SiYuan is a personal knowledge management system. Prior to 3.5.10, a path traversal vulnerability in the /export endpoint allows an attacker to read arbitrary files from the server filesystem. By exploiting double‑encoded traversal sequences, an attacker can access sensitive files such as conf/conf.json, which contains secrets including the API token, cookie signing key, and workspace access authentication code. Leaking these secrets may enable administrative access to the SiYuan kernel API, and in certain deployment scenarios could potentially be chained into remote code execution (RCE). This vulnerability is fixed in 3.5.10.
This vulnerability carries a CRITICAL severity rating with a CVSS v3.1 score of 9.3, indicating it can be exploited remotely over the network with relatively low complexity without requiring user interaction and does not require pre-existing privileges . The vulnerability impacts confidentiality (data exposure), and limited availability for affected systems. Impacting 1 product from b3log organizations running these solutions should prioritize assessment and patching.

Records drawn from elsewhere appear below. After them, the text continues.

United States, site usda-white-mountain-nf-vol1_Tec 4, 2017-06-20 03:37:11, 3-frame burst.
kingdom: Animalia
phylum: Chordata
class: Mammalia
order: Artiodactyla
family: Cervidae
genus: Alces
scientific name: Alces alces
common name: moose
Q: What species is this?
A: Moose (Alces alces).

Reported in 2026, this vulnerability emerged during an era marked by increased sophistication in supply chain attacks, cloud infrastructure vulnerabilities, and software-as-a-service (SaaS) security challenges. Security practices during this period emphasized zero-trust architectures, container security, and API protection.
2026-03-10T17:40:14.380
2026-03-13T15:33:01.727
Analyzed
CVSSv3.1: 9.3 (CRITICAL)
SecUtils normalizes and enriches National Vulnerability Database (NVD) records by standardizing vendor and product identifiers, aggregating vulnerability metadata from both NVD and MITRE sources, and providing structured context for security teams. For b3log's affected products, we extract Common Platform Enumeration (CPE) data, Common Weakness Enumeration (CWE) classifications, CVSS severity metrics, and reference data to enable rapid vulnerability prioritization and asset correlation. This record contains no exploit code, proof-of-concept instructions, or attack methodologies—only defensive intelligence necessary for patch management, risk assessment, and security operations.